#### EXERCISE 1
Please find every line in the entries that contains the word "Segment" and copy each one. Case matters.

#### PROVIDED PASSAGE

-------------------------

# P3P Minato Arisato vs Yu/Seta Souji P4P



## Bender (Oct 16, 2011)

Since Persona 4 has an anime I thought I would make this thread. I like both and decided to make this thread.

Btw the P3P and P4P mean Persona 3 protagonist and Persona 4 protagonist

Persona 3 

Protagonist

Minato Arisato







vs.

Person 4

Protagonist
 Seta Souji





Scenario 1
Who wins when it comes to:
*1.* Looking cool?
*2.*Who's first Persona summoning was cooler?
*3.* Has the better party members?
*4.* Persona 3 or 4 who's group purpose and journey was cooler?
*5.* Who's shadows and enemies for the P3 and P4 protagonist was better?
*6.* Which Persona game had the better love interest for the protagonist? P3 or P4?   
*7.*Which Protagonist underwent more difficult trials when fighting against their enemies the shadows and those that sided with them?
*8.*Which Protagonist has the better Persona?
*9.*Which protagonist had more sadder losses? 
*10.*Which plot twist concerning the protagonist was more shocking?
*11.*Who was more badass in the final battle?
*12.*Who's final battle upgrade was better?
*13.*Overall? Who comes up on top?


Scenario 2

Taking out final game Persona upgrades which protagonist would win in a fight?  


If Scenario 2 is utter stomp I'll remove it

Go!


----------



## Foxve (Oct 16, 2011)

Black Titan said:


> Scenario 1
> Who wins when it comes to:
> *1.* Looking cool?
> *2.*Who's first Persona summoning was cooler?
> ...



1- Seta

2- Seta

3- I would say that's a draw, though i'd lean towards Seta again

4- An extra "middle hour" and being stuck in the same day kinda beat's the shit out of going into a TV 

5- Minato

6- Draw in my book, on one hand you got Yukari the other Yukiko

7- Minato

8- Seta

9- Minato (What did Seta really lose)

10- Can't really answer that one

11- Seta

12- I think Minato's was stronger, but Seta's looked cooler( the guy _literally_ one-shotted a Goddess) 

13- Seta seemed cooler to me, but Minato was most likly stronger as he could fuse different personas attack's together and like i said his final power-up was stronger to I believe....

-------------------------

#### GIVEN RECORDS
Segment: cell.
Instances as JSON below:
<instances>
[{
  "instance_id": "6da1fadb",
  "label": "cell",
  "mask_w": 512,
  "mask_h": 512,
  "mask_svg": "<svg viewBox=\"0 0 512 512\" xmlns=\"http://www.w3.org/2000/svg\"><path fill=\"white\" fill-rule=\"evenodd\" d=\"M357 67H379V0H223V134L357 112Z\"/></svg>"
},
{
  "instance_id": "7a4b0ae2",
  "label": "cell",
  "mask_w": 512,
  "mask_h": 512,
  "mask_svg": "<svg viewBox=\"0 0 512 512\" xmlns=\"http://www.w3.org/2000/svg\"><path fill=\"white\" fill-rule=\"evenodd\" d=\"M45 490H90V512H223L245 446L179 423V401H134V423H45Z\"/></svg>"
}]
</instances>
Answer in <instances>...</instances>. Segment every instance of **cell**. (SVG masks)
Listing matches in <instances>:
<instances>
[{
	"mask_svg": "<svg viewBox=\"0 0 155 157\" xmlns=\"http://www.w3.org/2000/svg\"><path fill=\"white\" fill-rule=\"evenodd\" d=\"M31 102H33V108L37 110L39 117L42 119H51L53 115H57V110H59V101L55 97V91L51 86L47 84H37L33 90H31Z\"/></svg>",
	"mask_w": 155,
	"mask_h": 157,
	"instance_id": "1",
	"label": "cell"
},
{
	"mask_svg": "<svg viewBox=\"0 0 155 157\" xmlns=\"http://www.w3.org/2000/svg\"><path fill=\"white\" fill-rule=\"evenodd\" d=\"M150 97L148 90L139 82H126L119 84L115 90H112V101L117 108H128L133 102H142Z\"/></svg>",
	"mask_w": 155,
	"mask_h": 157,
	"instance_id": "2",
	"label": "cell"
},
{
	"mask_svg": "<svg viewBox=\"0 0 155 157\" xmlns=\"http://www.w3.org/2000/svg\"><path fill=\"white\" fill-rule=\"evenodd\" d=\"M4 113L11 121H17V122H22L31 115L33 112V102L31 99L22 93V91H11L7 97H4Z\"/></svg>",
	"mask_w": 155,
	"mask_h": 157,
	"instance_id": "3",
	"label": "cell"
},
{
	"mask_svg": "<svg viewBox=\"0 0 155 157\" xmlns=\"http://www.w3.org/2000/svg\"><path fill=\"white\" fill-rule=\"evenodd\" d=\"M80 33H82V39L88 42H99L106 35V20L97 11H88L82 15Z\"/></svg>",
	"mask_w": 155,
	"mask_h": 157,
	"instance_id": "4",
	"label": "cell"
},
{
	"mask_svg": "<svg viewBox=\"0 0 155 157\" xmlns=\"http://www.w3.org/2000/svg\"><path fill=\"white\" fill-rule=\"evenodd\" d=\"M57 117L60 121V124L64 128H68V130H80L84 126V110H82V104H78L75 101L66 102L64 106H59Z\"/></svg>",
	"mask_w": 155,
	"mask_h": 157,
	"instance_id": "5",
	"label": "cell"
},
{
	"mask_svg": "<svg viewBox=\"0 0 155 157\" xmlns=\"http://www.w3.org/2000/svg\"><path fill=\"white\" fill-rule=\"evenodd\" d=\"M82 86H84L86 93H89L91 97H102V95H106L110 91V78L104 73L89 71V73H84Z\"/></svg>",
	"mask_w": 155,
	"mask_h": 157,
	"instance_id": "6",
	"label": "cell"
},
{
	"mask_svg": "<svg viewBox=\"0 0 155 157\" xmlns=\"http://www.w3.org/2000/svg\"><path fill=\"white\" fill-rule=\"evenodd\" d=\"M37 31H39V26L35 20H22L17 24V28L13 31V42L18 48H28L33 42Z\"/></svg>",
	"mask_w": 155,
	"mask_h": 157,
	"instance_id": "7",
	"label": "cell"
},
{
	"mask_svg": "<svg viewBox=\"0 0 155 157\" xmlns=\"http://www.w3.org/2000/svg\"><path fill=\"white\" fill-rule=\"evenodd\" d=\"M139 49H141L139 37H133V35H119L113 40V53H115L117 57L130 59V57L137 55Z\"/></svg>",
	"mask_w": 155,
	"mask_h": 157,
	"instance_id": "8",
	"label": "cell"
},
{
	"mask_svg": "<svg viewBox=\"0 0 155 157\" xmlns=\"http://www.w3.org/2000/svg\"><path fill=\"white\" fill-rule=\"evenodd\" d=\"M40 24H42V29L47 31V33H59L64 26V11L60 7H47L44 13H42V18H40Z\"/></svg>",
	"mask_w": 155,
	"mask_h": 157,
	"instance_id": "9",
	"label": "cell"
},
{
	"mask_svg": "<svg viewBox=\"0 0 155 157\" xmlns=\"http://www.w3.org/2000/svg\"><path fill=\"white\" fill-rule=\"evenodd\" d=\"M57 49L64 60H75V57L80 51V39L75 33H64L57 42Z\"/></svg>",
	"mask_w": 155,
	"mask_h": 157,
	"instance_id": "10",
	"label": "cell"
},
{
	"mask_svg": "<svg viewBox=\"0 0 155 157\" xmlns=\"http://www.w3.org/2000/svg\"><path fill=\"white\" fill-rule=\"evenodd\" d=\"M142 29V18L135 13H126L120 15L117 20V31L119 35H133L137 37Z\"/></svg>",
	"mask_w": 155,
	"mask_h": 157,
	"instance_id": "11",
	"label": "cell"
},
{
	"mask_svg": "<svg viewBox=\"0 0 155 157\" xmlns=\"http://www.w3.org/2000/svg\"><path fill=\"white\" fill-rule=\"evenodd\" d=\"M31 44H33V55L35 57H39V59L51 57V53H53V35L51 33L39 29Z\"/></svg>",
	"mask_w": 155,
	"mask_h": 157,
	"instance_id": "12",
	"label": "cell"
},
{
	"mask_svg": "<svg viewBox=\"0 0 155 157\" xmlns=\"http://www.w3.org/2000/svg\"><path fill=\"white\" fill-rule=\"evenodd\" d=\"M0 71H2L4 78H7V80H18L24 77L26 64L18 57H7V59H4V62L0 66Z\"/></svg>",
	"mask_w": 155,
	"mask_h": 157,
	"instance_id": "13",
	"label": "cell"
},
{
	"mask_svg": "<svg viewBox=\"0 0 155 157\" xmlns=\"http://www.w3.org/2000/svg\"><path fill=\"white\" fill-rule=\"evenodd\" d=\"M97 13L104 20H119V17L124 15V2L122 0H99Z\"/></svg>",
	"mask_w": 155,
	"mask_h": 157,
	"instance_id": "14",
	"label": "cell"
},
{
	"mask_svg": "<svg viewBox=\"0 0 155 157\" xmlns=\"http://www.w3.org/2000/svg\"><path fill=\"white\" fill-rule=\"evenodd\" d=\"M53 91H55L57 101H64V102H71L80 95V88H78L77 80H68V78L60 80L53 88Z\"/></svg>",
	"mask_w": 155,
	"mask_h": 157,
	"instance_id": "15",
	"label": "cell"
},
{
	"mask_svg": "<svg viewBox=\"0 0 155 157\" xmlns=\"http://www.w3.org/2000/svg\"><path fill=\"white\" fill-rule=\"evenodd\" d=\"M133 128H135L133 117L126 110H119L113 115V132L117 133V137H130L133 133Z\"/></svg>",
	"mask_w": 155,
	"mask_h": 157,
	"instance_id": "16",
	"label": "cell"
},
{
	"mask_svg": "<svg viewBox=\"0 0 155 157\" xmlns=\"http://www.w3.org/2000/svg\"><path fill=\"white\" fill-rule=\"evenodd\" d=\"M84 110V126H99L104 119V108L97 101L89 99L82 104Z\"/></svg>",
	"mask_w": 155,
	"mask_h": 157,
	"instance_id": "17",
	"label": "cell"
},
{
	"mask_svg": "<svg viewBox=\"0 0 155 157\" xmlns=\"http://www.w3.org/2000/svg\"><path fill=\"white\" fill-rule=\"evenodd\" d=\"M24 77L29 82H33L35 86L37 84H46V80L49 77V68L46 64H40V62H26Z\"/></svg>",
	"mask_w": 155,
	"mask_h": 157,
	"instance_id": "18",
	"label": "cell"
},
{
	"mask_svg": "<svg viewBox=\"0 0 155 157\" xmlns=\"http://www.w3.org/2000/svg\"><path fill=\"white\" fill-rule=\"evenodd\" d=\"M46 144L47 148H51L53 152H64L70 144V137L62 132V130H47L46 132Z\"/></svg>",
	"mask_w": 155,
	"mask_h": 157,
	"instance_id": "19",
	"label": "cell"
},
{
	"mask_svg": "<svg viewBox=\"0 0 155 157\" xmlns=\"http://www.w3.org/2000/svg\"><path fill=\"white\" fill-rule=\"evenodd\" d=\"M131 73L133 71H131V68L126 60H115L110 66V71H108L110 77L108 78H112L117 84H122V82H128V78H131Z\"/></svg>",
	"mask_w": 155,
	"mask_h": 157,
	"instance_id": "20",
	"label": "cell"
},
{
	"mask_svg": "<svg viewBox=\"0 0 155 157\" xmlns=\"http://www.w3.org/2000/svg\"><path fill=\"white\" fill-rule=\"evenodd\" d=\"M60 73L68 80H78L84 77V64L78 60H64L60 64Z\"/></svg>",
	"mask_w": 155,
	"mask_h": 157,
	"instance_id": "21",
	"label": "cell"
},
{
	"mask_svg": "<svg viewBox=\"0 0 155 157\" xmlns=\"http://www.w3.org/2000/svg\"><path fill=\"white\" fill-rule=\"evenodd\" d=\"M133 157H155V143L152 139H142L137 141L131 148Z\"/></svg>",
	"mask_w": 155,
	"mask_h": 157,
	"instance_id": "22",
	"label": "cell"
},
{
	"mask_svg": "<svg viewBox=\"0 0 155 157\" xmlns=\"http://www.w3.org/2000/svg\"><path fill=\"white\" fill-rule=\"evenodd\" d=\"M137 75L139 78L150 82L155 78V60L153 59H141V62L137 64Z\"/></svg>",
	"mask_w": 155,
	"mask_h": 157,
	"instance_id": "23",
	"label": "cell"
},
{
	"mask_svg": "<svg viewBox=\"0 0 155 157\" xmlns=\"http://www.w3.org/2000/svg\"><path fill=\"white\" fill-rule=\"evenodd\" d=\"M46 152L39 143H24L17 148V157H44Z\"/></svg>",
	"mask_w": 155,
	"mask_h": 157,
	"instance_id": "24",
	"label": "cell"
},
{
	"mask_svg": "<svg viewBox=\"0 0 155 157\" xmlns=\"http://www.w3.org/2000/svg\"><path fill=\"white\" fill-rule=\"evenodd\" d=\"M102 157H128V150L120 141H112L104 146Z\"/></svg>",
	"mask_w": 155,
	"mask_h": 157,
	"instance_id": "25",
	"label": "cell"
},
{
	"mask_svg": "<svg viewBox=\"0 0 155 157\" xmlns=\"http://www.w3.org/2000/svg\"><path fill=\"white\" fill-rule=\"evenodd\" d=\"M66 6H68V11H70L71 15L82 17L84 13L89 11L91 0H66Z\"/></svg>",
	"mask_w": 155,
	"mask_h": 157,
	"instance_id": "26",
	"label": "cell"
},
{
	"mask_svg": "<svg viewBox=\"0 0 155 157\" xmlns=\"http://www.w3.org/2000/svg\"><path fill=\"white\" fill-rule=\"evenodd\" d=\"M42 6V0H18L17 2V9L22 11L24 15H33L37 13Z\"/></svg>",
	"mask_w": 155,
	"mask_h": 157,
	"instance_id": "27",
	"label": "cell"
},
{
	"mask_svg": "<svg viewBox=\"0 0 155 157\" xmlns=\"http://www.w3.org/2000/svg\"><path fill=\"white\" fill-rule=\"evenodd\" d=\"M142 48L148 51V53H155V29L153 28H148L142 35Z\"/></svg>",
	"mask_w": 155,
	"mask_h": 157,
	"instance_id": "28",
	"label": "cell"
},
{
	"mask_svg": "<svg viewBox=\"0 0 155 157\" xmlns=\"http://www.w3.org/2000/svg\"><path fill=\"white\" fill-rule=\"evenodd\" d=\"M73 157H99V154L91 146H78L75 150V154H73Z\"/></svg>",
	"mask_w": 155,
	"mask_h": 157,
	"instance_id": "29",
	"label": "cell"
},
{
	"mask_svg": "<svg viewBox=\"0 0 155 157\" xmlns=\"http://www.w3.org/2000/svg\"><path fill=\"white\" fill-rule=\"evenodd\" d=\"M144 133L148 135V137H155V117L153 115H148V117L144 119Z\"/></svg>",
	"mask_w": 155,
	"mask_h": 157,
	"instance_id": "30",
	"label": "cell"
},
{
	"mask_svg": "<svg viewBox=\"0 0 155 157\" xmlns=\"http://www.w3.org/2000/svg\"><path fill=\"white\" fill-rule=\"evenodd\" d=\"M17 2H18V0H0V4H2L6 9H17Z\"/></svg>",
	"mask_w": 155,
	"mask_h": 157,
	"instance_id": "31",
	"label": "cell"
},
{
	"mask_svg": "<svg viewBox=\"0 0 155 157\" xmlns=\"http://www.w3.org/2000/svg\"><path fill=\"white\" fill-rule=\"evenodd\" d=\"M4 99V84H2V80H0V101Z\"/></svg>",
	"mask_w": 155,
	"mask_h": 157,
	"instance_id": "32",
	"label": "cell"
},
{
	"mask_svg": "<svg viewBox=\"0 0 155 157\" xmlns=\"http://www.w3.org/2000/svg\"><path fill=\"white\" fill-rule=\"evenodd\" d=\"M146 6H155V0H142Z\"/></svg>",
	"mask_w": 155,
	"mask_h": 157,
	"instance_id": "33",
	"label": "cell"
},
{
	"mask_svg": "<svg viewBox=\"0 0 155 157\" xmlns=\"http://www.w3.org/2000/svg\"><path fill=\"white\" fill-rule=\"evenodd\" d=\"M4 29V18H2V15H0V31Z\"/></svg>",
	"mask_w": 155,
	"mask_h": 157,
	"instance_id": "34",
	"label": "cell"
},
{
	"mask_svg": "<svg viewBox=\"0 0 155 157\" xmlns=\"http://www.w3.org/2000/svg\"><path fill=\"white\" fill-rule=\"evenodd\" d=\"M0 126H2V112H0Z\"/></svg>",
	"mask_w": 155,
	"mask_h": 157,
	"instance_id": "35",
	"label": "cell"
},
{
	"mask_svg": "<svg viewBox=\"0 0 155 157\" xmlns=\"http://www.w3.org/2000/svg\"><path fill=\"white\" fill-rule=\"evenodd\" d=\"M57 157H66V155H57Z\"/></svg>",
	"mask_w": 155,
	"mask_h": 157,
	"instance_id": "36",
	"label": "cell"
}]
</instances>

-------------------------

#### EXERCISE 2
Repeat the Persona thread word for word, starting at "3- I would say" and ending at "Seta really lose)".

#### RESPONSE 1
Segment: cell.
Answer in <instances>...</instances>. Segment every instance of **cell**. (SVG masks)

#### RESPONSE 2
3- I would say that's a draw, though i'd lean towards Seta again

4- An extra "middle hour" and being stuck in the same day kinda beat's the shit out of going into a TV 

5- Minato

6- Draw in my book, on one hand you got Yukari the other Yukiko

7- Minato

8- Seta

9- Minato (What did Seta really lose)